# Log On, Pokey!



## glenway (Mar 27, 2011)

Pokey stopped by yesterday and picked out some choice boxelder flame logs from the pile. Should make for some unique calls but it'll be a while, because the logs came from a live tree the day before. Some great color and patterns. Hard to cut down a boxelder without finding flame in there.

Gave him a rat trap, too, for one of his dirty tricks.


----------



## pokeyjeeper (Sep 5, 2013)

It’s some great wood thank you Glenway


----------



## hassell (Feb 9, 2010)

Great pic., hope you're taking more than just those 4 pieces - less for Glen to buck up.


----------



## glenway (Mar 27, 2011)

Buck up? That stuff's ready "as is." Best of luck, Pokey. Hate to tell you, however, I found even more that had better color than the logs you took. Some incredible flame color! I'll save a few in the event you might want them.


----------



## catcapper (Feb 11, 2010)

Ya can dry call blanks pretty quick in a ******* kiln. Cut your turn'in blanks to size--- a bit long so you can cut off any checking that might occur--- and dip each butt end of the pieces about 1/2" into some latex paint. Place the material in an area that is at room temp or warmer for around two weeks to "set" the sap.
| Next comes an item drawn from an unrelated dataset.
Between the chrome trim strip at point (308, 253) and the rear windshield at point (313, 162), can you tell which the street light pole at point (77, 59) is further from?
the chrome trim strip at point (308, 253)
After air dry'in for a time--- place them in the kitchen oven (******* kiln) and dry them down to whatever MC you like to work with.

I sent Ed (PW) some Juniper call turn'in blanks a while back, and I think I sent them at 8-10% MC.

awprint:


----------



## glenway (Mar 27, 2011)

Good info for Pokey. Minimizing cracks and working around them will prevent needless waste and work. That boxelder dries real fast. Gets punky and virtually useless in a few years like nothing else I've worked with, if left neglected.

Got a lot more to get.


----------



## pokeyjeeper (Sep 5, 2013)

Thanks guys I may try it on a few blanks but I will be stabilized this wood and I don’t have a vacuum chamber yet so I’m not in a big rush to get it dried out


----------



## glenway (Mar 27, 2011)

Do you want a few more extremely colorful hunks, Pokey? I saved them - right next to the furnace.


----------



## hassell (Feb 9, 2010)

Real pretty stuff, is it a fast grower like willow and poplar with a short life span.


----------



## glenway (Mar 27, 2011)

You got it! Settlers didn't have time to wait for their firewood. Grows like weeds. If a boxelder is cut down, it will come back with suckers aplenty. That is unless you give it a drink of 2, 4-D or 41 percent glysophate brushed on the wound full strength. Even then, it may keep trying. Doesn't smell good, either, but I have heard of people making syrup from it; it *is* in the maple family.

Glad Pokey's got a plan.


----------



## pokeyjeeper (Sep 5, 2013)

Glenway I may but I’m busy until this weekend and then it still doesn’t look too good I’ll let you know bud


----------



## glenway (Mar 27, 2011)

No hurry. Keeping the flame away from the fire. Probably get some more today anyway.


----------